Spatial reasoning material
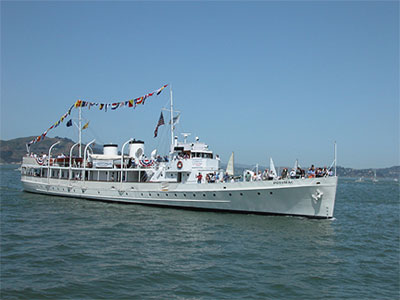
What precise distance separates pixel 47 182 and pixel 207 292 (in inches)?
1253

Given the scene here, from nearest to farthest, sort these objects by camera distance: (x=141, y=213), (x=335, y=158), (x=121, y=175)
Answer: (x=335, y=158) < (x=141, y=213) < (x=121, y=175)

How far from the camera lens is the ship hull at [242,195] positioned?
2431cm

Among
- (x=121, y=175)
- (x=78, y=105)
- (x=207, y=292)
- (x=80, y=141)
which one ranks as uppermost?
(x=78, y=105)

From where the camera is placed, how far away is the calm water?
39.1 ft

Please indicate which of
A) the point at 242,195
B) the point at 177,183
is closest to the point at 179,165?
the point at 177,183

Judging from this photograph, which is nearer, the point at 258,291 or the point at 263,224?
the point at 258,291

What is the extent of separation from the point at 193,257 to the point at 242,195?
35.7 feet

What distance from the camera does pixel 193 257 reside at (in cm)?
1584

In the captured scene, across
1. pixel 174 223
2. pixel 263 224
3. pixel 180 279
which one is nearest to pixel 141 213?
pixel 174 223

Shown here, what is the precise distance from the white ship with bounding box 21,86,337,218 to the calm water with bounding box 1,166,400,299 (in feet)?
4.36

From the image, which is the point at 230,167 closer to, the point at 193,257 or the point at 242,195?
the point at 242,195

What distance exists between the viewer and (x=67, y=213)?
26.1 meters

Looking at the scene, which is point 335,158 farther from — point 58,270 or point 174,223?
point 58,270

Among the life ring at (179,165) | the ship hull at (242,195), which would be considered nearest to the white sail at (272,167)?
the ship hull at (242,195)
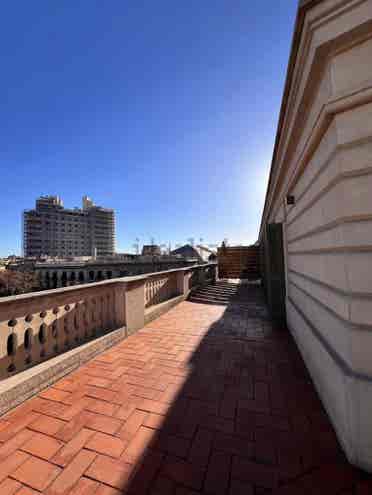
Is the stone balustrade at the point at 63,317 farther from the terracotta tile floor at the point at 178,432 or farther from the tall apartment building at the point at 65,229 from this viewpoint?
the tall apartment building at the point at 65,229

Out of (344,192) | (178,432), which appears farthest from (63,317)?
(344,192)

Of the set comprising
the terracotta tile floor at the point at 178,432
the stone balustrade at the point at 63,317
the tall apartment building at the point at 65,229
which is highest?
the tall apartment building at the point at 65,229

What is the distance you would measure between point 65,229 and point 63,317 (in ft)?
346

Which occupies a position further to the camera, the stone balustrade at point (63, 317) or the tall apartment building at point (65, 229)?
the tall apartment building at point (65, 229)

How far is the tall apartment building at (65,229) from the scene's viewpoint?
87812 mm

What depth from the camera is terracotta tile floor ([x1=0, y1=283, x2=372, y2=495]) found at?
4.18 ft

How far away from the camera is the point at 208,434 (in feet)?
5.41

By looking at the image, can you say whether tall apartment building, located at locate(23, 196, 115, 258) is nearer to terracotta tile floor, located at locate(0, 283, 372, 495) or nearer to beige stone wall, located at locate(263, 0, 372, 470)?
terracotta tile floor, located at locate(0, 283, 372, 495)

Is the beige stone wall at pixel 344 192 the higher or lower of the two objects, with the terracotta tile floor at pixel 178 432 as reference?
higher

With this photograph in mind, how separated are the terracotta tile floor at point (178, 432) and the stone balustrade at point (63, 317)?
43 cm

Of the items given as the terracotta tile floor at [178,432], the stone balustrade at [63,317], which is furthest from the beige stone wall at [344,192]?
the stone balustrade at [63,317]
==
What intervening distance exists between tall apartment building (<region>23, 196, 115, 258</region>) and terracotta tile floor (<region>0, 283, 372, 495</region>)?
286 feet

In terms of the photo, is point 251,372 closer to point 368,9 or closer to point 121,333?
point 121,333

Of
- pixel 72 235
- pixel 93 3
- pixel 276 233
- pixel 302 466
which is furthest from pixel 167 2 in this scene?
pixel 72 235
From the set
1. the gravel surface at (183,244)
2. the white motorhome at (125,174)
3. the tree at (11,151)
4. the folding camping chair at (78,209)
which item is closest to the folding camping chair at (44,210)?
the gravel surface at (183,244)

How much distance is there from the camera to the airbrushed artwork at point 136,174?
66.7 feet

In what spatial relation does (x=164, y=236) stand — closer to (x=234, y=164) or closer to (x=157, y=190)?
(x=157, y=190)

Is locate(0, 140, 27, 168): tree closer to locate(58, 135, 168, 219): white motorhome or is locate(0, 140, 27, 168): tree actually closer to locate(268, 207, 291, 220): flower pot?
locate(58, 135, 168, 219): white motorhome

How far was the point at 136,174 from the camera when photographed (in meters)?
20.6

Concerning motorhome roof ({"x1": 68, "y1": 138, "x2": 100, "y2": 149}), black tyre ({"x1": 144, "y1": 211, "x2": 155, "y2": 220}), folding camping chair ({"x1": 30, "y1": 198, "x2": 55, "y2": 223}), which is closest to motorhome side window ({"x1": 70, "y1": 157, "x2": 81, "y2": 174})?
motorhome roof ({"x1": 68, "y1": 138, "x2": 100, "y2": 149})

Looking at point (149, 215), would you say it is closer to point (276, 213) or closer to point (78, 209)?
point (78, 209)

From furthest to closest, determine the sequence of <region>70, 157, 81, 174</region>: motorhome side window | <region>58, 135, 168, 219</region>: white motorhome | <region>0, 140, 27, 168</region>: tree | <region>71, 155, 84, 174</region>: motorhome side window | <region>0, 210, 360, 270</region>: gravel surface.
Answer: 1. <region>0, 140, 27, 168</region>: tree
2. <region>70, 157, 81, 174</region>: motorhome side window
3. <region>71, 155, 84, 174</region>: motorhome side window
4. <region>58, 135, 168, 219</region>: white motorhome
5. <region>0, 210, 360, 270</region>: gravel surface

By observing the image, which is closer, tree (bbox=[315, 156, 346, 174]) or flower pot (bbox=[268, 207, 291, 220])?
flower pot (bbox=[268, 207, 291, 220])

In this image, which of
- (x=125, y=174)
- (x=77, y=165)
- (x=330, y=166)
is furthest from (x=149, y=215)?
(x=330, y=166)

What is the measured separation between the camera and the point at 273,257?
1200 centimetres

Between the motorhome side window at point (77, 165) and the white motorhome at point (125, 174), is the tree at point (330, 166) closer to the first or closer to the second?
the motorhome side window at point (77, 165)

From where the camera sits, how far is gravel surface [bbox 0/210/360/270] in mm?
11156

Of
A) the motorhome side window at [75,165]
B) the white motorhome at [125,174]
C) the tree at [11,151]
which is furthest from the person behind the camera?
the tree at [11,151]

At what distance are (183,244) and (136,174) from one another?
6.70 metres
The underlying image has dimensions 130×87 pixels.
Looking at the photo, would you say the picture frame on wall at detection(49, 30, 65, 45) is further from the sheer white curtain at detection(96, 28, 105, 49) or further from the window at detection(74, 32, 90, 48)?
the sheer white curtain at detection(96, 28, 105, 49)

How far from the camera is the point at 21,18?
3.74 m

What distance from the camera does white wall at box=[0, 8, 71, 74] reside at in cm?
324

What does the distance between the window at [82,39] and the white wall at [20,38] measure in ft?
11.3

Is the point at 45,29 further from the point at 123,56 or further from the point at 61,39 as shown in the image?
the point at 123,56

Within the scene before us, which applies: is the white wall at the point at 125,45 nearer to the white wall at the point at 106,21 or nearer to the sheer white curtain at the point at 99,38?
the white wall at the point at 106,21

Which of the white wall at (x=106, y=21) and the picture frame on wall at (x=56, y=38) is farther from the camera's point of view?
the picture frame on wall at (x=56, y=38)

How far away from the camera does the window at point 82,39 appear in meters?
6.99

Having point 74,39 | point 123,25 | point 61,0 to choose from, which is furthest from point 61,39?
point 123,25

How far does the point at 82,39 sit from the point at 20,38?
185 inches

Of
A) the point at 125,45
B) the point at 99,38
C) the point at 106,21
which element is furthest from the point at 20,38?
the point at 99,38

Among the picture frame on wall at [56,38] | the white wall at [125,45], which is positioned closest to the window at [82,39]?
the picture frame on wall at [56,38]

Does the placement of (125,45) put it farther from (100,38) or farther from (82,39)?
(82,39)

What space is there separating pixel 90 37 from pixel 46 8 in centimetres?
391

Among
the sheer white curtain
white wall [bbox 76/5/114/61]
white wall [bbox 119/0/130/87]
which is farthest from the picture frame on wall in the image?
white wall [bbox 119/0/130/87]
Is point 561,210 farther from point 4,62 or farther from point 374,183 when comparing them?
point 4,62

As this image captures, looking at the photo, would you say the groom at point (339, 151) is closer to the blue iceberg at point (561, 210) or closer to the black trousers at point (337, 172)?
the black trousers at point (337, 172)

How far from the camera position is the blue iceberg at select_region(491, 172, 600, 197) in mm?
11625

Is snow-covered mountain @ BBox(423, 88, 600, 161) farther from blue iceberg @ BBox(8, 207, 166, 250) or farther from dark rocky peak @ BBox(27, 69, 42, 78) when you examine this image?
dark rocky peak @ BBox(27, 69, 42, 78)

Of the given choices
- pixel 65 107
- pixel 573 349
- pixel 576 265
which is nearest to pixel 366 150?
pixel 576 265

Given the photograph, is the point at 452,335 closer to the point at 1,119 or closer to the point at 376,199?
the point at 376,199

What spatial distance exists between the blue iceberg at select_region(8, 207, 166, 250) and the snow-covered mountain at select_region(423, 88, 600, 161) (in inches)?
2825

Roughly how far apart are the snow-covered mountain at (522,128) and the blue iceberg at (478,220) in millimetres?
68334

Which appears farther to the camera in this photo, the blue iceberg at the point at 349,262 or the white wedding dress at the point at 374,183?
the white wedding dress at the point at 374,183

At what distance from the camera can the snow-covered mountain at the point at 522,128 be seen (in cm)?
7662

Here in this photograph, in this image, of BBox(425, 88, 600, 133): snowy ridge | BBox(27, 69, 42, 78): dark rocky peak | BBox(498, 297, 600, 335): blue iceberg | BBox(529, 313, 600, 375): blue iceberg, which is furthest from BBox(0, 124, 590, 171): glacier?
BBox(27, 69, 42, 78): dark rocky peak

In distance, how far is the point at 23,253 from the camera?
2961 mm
==
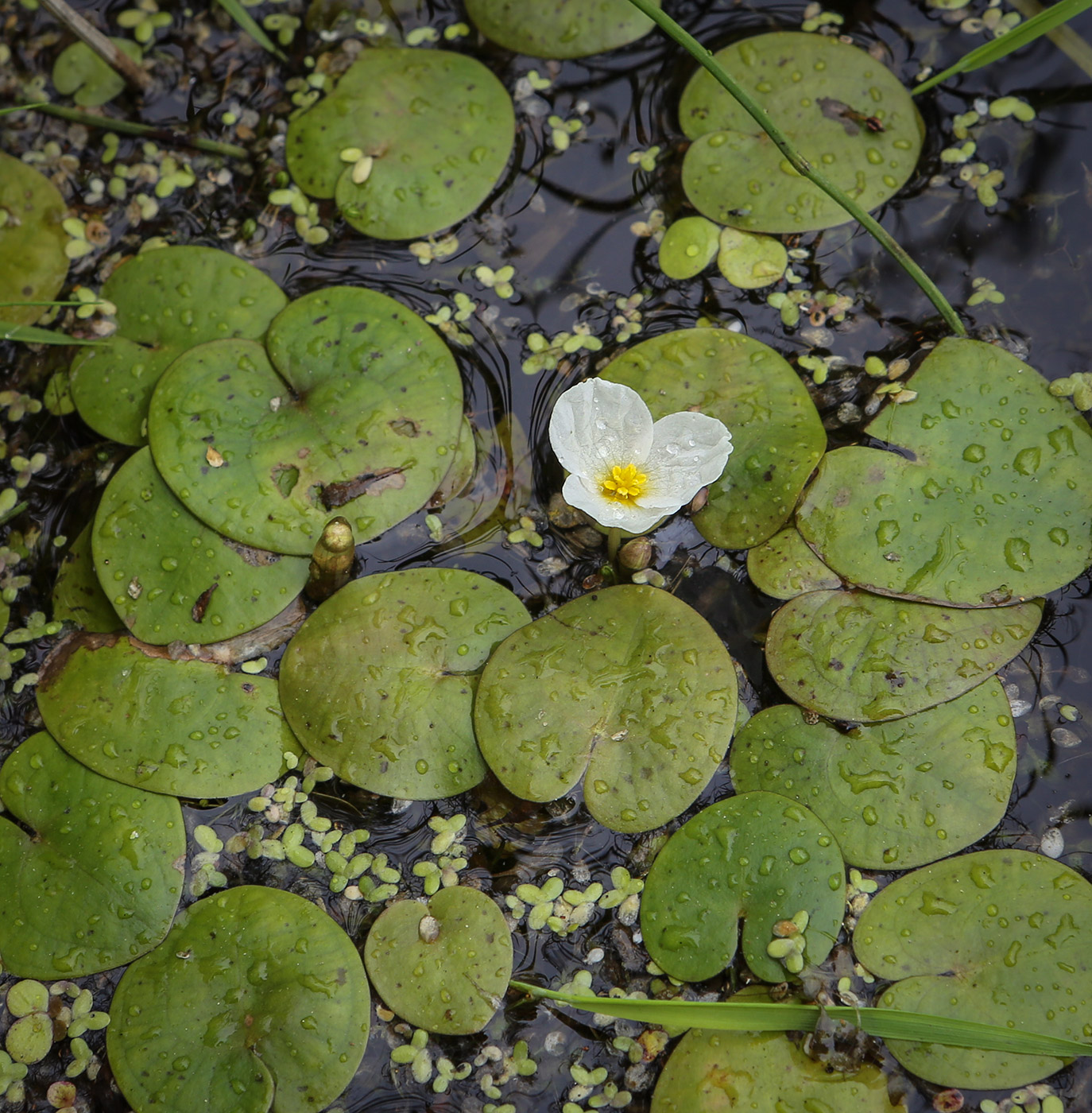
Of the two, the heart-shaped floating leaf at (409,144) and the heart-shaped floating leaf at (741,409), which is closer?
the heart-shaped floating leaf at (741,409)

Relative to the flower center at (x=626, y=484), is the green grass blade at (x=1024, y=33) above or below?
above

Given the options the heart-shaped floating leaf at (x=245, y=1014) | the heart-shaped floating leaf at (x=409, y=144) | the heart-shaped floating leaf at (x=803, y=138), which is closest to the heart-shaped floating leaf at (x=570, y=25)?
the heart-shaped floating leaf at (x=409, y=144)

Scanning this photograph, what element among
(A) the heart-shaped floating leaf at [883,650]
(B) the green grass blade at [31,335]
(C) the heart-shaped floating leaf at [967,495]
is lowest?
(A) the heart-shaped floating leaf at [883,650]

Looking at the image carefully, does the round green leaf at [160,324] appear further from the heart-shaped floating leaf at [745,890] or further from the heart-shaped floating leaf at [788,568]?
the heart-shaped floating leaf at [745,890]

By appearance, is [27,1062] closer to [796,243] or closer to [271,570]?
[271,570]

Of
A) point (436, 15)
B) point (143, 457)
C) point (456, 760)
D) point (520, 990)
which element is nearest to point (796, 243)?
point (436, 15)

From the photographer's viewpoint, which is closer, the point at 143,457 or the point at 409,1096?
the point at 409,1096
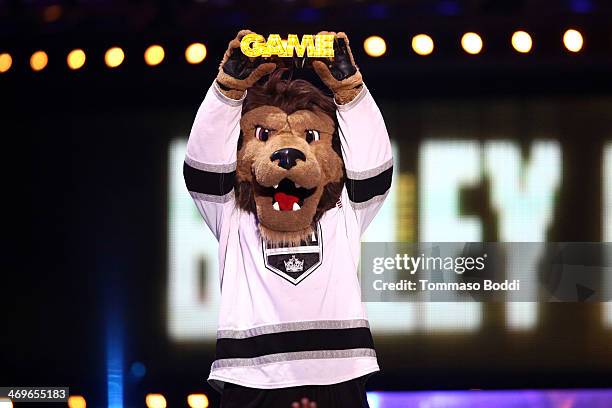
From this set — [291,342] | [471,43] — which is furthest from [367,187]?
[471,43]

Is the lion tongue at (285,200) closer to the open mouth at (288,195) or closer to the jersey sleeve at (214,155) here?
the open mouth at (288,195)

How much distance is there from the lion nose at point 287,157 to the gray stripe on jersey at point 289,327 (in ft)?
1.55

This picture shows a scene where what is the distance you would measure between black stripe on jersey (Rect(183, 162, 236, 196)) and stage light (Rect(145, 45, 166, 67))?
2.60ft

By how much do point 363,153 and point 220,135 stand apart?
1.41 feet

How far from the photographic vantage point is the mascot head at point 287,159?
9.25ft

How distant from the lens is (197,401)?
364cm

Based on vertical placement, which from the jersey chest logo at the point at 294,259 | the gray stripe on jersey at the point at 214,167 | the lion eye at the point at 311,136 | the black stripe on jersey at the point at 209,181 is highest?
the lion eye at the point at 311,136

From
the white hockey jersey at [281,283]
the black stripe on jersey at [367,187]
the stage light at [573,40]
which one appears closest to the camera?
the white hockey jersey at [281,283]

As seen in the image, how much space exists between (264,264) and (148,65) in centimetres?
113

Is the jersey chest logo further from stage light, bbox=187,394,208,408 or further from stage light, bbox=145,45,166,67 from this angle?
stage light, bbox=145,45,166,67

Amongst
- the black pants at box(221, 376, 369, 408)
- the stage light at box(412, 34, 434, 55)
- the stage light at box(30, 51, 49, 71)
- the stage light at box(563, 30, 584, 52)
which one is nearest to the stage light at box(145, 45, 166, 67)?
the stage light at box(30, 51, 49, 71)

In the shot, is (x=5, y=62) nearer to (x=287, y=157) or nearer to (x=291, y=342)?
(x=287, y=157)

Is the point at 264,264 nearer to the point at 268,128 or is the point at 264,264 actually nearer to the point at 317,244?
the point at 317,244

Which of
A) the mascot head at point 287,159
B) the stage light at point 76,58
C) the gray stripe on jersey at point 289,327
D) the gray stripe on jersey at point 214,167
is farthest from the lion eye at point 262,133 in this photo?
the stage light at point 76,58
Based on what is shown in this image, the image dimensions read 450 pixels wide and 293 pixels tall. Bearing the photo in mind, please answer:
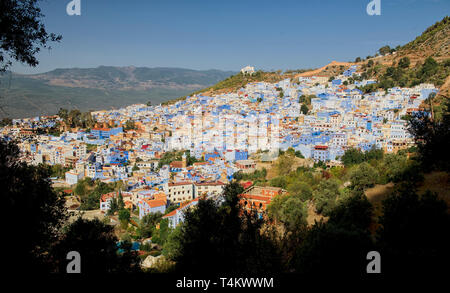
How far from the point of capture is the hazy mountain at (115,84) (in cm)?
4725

* **TASK INSTRUCTIONS**
Report each line of the material above in which the word "chair" appears.

* **WRITTEN SOLUTION**
4. the folding camping chair at (78,209)
which item is closest to the folding camping chair at (44,210)?
Concerning motorhome roof ({"x1": 68, "y1": 138, "x2": 100, "y2": 149}), black tyre ({"x1": 144, "y1": 211, "x2": 155, "y2": 220}), folding camping chair ({"x1": 30, "y1": 198, "x2": 55, "y2": 223}), which is closest to motorhome side window ({"x1": 70, "y1": 157, "x2": 81, "y2": 174})?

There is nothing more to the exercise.